И первые такие лагеря уже возникли, и не военнопленные в них были, а гражданские, прихваченные как попало в разных городах на оккупированной зоне. А потом эта идея как-то незаметно выдохлась и сникла – очевидно, было проще и дешевле набирать рабов из собственных немереных просторов. А году в сорок девятом отпустили всех гражданских немцев, кто еще в живых остался. Думается мне, что досаждал Международный Красный Крест, а собственной империи невольники гуманный внешний мир не волновали. Только не хватало их – отсюда и посадки массовые, что пошли в конце сороковых, когда повсюду брали «повторников», то есть некогда уже сидевших, но оплошно выпущенных по окончании срока. Уже нисколько не политика это была, а экономика рабовладельческой империи.
В миллионах исчисляется число рабов, строивших ту канувшую империю. Забавно (хоть и неправильно выбрано мной это легковесное слово), что все неисчислимое начальство лагерей в своих несметных отчетах и рапортах употребляло слово «рабсила», не замечая, как двусмысленно оно звучит.
Но Нюрнбергский суд так и не случился в России. Написав эту фразу, я вспомнил, как, возвращаясь из музея в гостиницу, застыл ошеломленно на какой-то из центральных улиц. Там на стенах сразу трех стоящих рядом домов (на одном бы не поместилось) вывел кто-то громадными буквами: «Магадан был, Магадан есть, Магадан будет!»
Города и годы
Да читал, читал я книгу Константина Федина с этим названием. Но у него литература художественная, у меня же – никакая. А заимствовать слова, которые мне впору и годятся – дело справедливое и верное.

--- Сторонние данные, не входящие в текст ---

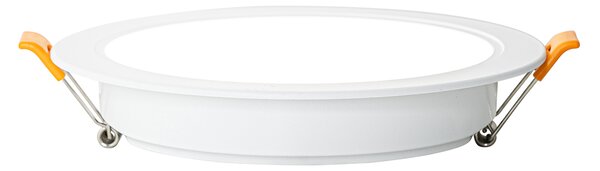 Set di 6 faretti da incasso bianchi 14,5 cm con LED regolabile in Kelvin con interruttore DIP - Stephanie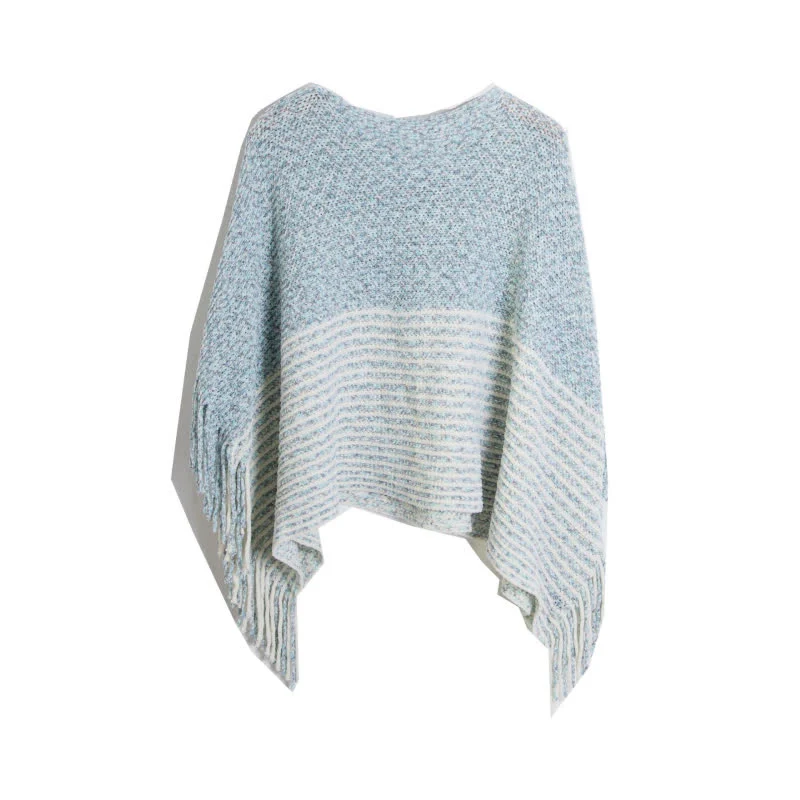 Olivenorma gestreifter Strickpulloverschal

В каждом почти городе я натыкаюсь на какую-нибудь частную историю, которая переполняет меня радостью: хотя бы ради этого не жаль было потратить месяц странствий, думаю я всякий раз.
В Биробиджане, например, в музее, посвященном тому краткосрочному еврейскому переселению (все было как всегда: обманные посулы и немыслимые тяготы), вдруг увидел совершенно там некстати находящуюся книгу оголтелого и ярого марксиста двадцатых годов Абрама Деборина (кажется, это была «Философия и марксизм»).